The secret to electric currents is metallic bonding, a property found at the microstructure level of a conductor. Metals take their properties from the way metallic atoms are joined to their neighbors. Metal atoms have extra electrons that they need to shed to satisfy the octet rule. If there were non-mental atoms around, they would give the electrons to the nonmetal atoms so that those atoms would satisfy the octet rule. This is called ionic bonding. But what if all the atoms in an object were metallic? In this case, the atoms repel the excess electrons until they all wind up on the surface of the metal object. This shell of electrons forms a nonlocal bonding of the metal atoms very different from the local bonding characterized by ionic or covalent bonds. The nonlocal nature of the bonding gives the metals properties such as malleability, ductility, luster, and high thermal conductivity. Most importantly for our discussion, it gives the metal high electrical conductivity. This is due to the fact that the electrons on the surface of the metal are free to move on the surface.
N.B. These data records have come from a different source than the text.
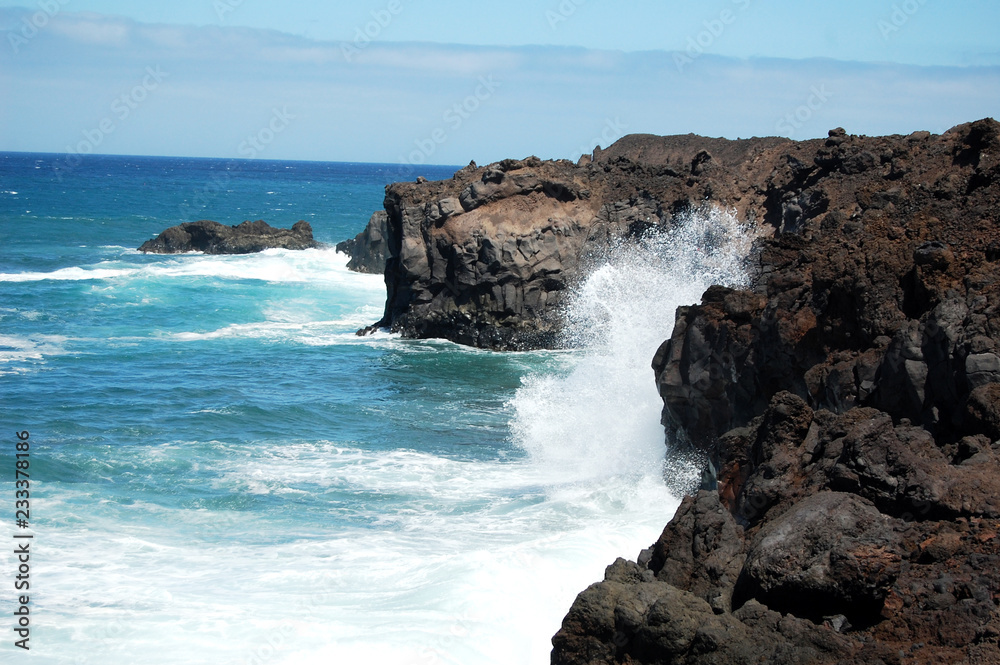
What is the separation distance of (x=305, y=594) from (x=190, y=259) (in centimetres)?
4157

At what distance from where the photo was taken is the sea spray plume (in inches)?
699

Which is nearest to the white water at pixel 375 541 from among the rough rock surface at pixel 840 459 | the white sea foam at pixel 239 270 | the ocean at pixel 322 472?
the ocean at pixel 322 472

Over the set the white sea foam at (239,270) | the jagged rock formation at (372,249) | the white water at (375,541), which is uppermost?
the jagged rock formation at (372,249)

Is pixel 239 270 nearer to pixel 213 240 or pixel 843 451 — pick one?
pixel 213 240

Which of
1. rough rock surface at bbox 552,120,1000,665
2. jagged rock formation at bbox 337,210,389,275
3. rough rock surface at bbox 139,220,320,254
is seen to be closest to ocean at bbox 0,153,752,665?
rough rock surface at bbox 552,120,1000,665

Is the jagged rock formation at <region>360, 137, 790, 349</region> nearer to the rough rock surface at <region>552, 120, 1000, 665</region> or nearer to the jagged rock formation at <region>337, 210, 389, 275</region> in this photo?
the jagged rock formation at <region>337, 210, 389, 275</region>

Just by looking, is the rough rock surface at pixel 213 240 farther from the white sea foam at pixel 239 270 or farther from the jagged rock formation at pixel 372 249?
the jagged rock formation at pixel 372 249

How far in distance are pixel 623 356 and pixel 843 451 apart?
12621 millimetres

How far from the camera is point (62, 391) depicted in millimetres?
22422

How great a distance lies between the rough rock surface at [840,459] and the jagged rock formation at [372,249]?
106 feet

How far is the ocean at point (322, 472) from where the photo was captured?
35.4 feet

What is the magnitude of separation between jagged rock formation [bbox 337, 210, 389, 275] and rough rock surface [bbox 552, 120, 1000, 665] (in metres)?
32.3

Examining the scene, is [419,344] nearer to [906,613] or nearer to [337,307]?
[337,307]

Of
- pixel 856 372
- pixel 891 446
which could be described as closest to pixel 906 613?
pixel 891 446
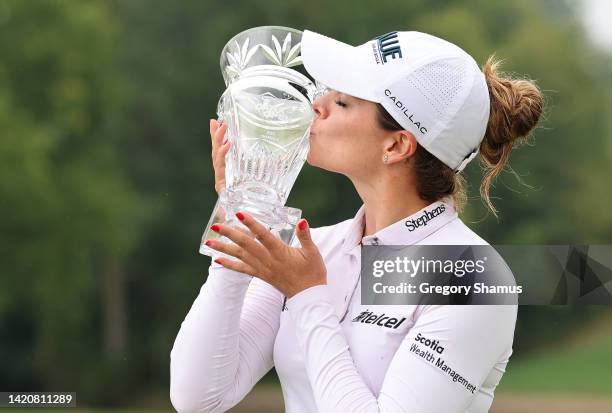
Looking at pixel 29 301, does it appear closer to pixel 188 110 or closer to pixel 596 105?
pixel 188 110

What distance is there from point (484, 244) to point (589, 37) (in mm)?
42762

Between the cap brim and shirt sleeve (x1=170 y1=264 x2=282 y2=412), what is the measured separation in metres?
0.52

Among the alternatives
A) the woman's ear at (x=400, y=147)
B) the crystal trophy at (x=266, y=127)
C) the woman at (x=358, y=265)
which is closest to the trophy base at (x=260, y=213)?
the crystal trophy at (x=266, y=127)

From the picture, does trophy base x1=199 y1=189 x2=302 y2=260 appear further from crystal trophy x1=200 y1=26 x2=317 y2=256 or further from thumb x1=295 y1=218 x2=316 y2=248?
thumb x1=295 y1=218 x2=316 y2=248

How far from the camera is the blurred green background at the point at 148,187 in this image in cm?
2794

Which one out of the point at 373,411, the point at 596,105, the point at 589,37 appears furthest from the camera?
the point at 589,37

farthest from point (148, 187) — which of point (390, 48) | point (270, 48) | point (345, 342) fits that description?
point (345, 342)

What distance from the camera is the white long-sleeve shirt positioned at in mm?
2229

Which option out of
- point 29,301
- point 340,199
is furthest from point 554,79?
point 29,301

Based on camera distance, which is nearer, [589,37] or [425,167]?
[425,167]

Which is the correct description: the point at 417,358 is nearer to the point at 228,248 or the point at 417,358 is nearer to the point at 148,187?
the point at 228,248

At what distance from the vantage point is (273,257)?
224cm

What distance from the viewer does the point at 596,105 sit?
120ft

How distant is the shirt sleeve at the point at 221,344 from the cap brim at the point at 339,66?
0.52 m
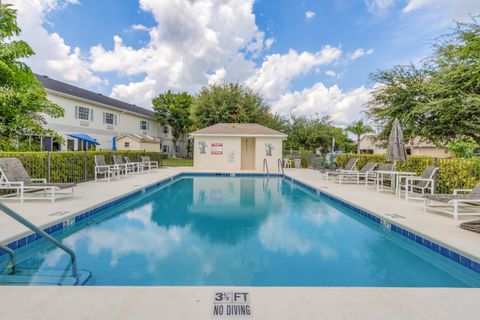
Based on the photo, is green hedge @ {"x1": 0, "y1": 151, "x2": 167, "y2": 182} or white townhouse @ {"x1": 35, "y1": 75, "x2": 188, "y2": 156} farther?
white townhouse @ {"x1": 35, "y1": 75, "x2": 188, "y2": 156}

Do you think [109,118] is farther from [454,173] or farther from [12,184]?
[454,173]

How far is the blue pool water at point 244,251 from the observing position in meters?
3.38

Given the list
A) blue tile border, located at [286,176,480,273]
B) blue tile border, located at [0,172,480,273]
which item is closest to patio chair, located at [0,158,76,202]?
blue tile border, located at [0,172,480,273]

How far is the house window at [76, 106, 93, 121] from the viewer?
851 inches

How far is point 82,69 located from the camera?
21.5m

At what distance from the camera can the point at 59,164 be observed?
9141 mm

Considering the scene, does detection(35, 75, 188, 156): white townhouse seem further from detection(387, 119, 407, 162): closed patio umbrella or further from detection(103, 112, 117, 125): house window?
detection(387, 119, 407, 162): closed patio umbrella

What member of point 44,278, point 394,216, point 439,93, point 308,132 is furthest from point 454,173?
point 308,132

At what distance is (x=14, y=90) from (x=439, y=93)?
19.2m

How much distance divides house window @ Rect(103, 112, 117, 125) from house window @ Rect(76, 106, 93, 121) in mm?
1698
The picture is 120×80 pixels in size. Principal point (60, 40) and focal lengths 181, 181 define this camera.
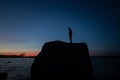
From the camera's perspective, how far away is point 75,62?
21547 millimetres

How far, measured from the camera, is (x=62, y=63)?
70.6 feet

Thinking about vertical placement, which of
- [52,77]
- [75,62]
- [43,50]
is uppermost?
[43,50]

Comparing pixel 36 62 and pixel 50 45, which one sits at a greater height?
pixel 50 45

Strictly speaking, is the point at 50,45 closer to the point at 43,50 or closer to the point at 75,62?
the point at 43,50

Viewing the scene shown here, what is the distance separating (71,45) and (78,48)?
95cm

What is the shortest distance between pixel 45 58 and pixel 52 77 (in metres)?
2.45

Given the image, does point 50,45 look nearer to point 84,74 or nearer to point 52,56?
point 52,56

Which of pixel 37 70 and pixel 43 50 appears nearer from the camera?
pixel 37 70

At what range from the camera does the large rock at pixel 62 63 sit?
21.1 metres

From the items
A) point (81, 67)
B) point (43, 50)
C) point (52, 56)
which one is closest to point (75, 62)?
point (81, 67)

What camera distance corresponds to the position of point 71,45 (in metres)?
22.3

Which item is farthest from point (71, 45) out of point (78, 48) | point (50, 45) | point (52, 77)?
point (52, 77)

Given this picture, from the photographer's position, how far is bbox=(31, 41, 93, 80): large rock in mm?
21094

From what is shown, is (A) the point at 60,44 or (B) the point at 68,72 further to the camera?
(A) the point at 60,44
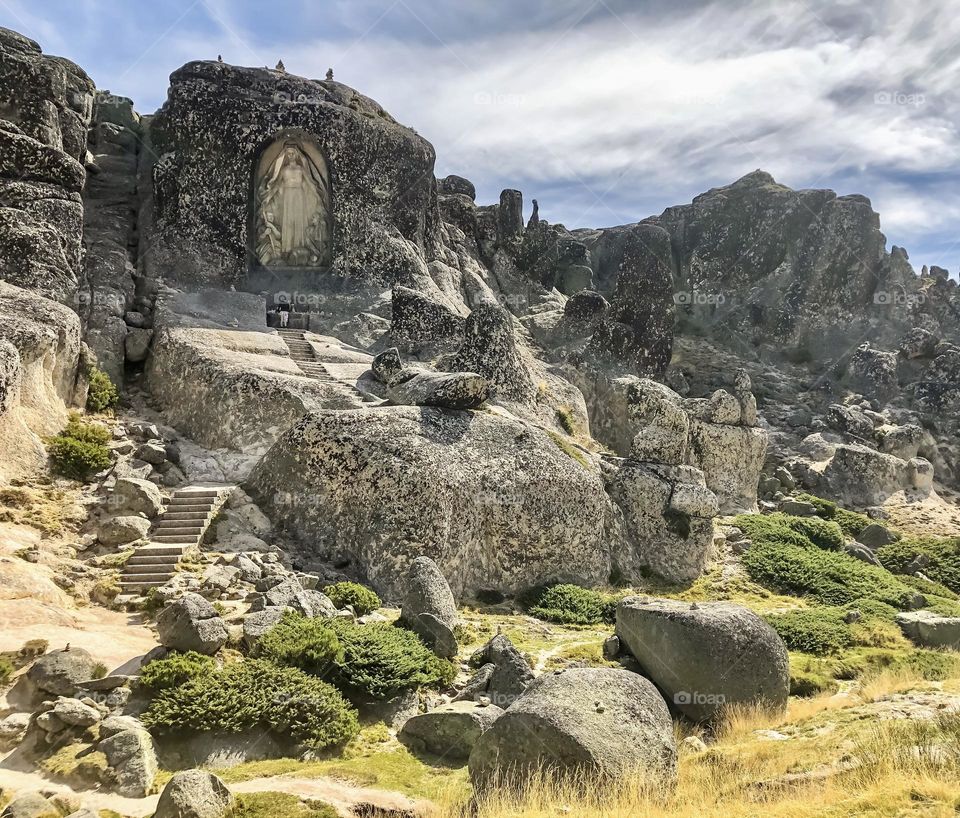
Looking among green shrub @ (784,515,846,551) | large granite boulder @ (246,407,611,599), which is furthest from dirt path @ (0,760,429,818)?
green shrub @ (784,515,846,551)

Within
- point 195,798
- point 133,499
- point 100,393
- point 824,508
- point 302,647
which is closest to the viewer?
point 195,798

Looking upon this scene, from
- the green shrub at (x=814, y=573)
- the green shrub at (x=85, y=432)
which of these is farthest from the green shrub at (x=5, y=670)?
the green shrub at (x=814, y=573)

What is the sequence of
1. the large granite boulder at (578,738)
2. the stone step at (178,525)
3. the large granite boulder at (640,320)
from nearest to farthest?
the large granite boulder at (578,738)
the stone step at (178,525)
the large granite boulder at (640,320)

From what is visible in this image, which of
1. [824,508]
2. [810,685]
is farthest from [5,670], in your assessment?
[824,508]

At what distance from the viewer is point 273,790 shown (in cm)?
1044

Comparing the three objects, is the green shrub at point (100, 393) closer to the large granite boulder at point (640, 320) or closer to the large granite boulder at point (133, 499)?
the large granite boulder at point (133, 499)

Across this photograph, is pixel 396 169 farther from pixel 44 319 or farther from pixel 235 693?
pixel 235 693

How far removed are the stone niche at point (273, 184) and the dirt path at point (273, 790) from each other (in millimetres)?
29098

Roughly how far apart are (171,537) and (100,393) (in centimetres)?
897

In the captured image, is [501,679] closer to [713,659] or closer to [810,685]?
[713,659]

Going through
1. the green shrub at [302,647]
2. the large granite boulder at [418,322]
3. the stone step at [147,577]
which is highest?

What is often glossed over in discussions of current is the statistical nature of the phenomenon. The surface electrons normally move at random on the surface due to thermal effects yielding a statistical average of zero for the velocity. However, given an electromotive force that causes the random motion of the electrons to favor a direction, the statistical average of the electron velocities is no longer zero. The current is then defined by the number of electrons that, on average, pass a point on the surface per second multiplied by the charge of an electron.

The electromotive force is caused by an electric field generated by some source such as a battery or power supply. The electric field generates the “drift” in the statistical motion of the electrons by exerting an electrical force on the electrons.

It is often enlightening to think of electron flow in analogy to the flow of water in a pipe. The current corresponds to water flow, electromotive force to pump pressure, and resistance to pipe surface viscosity and flow constrictions due to changes in the pipe diameter. However, the microstructure description of current, along with the implications of this description for effects such as superconductivity, can be lost in this analogy. Care must be taken to emphasize macro and micro effects in the understanding of the flow of electrons in conductors.